Use these in Grafana dashboards and alerting rules:

```yaml
# Prometheus alert rule
- alert: StreamTableSLABreach
  expr: pg_trickle_error_budget_pct < 20
  for: 5m
  labels:
    severity: critical
  annotations:
    summary: "Stream table {{ $labels.stream_table }} error budget below 20%"
```

---

## Summary

`sla_summary()` gives you SRE-style visibility into stream table health: percentile latencies, freshness lag, error counts, and error budget.

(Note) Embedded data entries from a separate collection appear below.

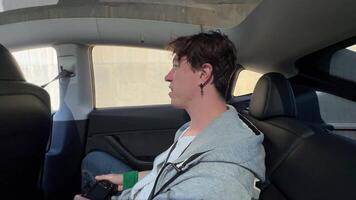 A young individual is happily enjoying a thrilling ride in a beautiful modern vehicle video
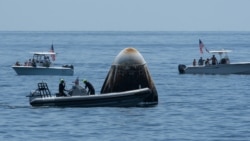 This handout photo released courtesy of NASA shows support teams and curious recreational boaters approaching the SpaceX Crew Dragon Endeavour spacecraft shortly after it landed. (NASA)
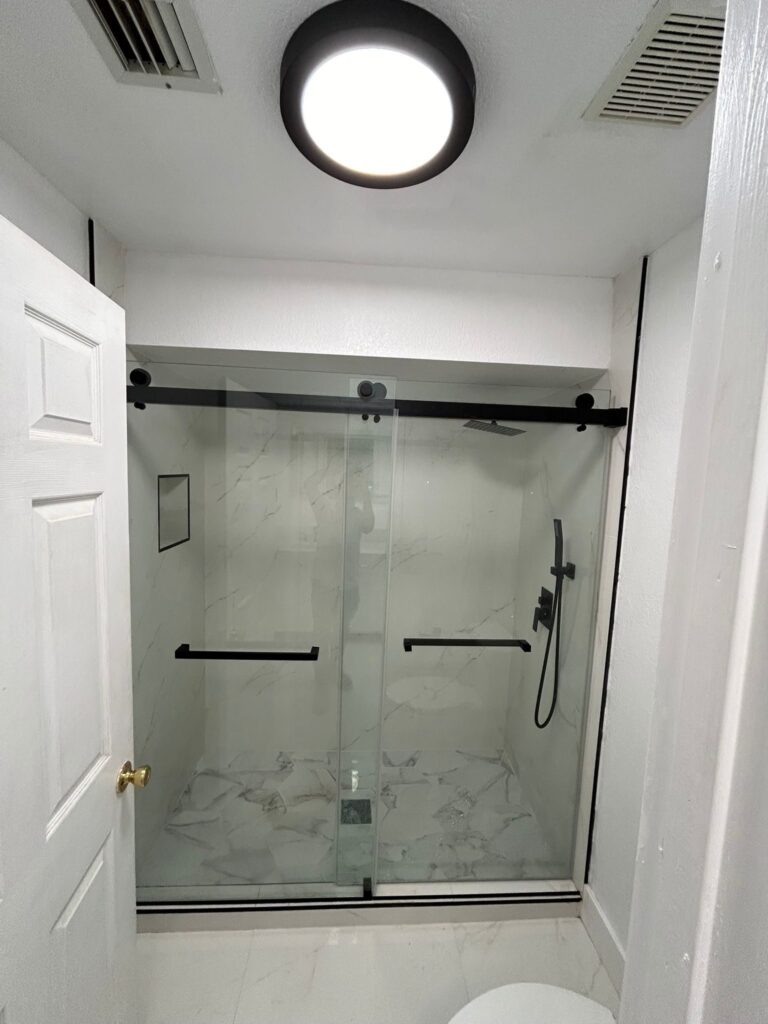 Walk-in shower enclosed with sliding glass panels on a black track, with a grab rail fixed to the tiled wall
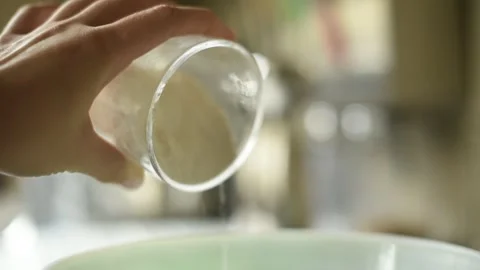 Womans Hand Pouring Flour for Baking Stock Footage 314382665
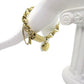 https://www.artistryjewelry.net/products/exciting-puffy-gold-heart-charm-chain-bracelet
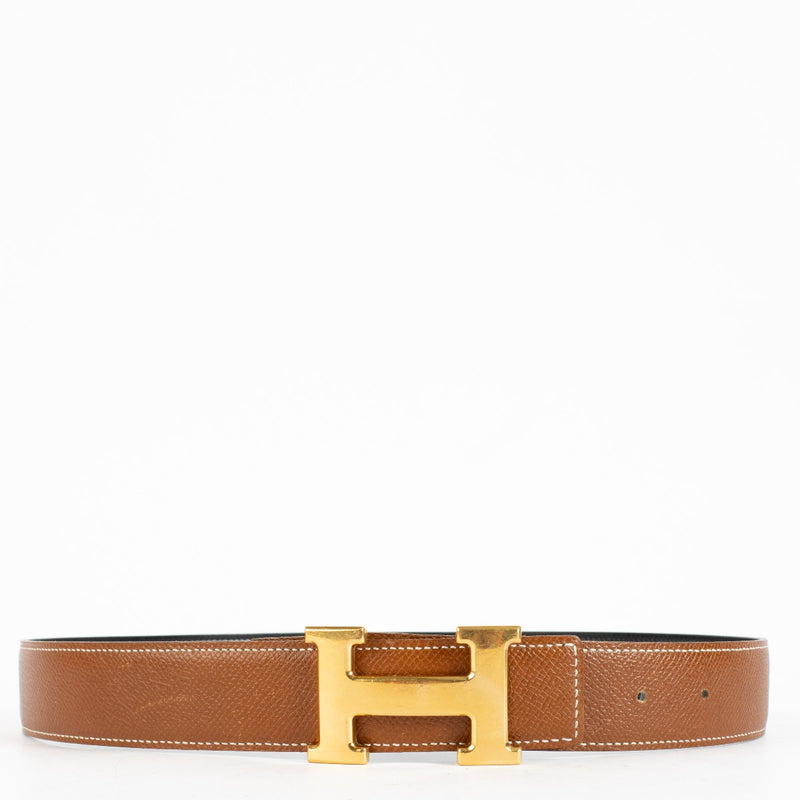 shop 100% authentic second hand Hermès Gold/Black H Buckle Reversible Belt - Size 80 on Labellov.com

Set SLAs per tier (critical/standard/background). Monitor the error budget. Alert when it drops below a threshold. Diagnose with refresh history, mode fallback analysis, and change buffer checks.

The goal: know you're meeting your freshness SLA *before* a customer asks why the dashboard is stale. The error budget tells you exactly how much headroom you have left.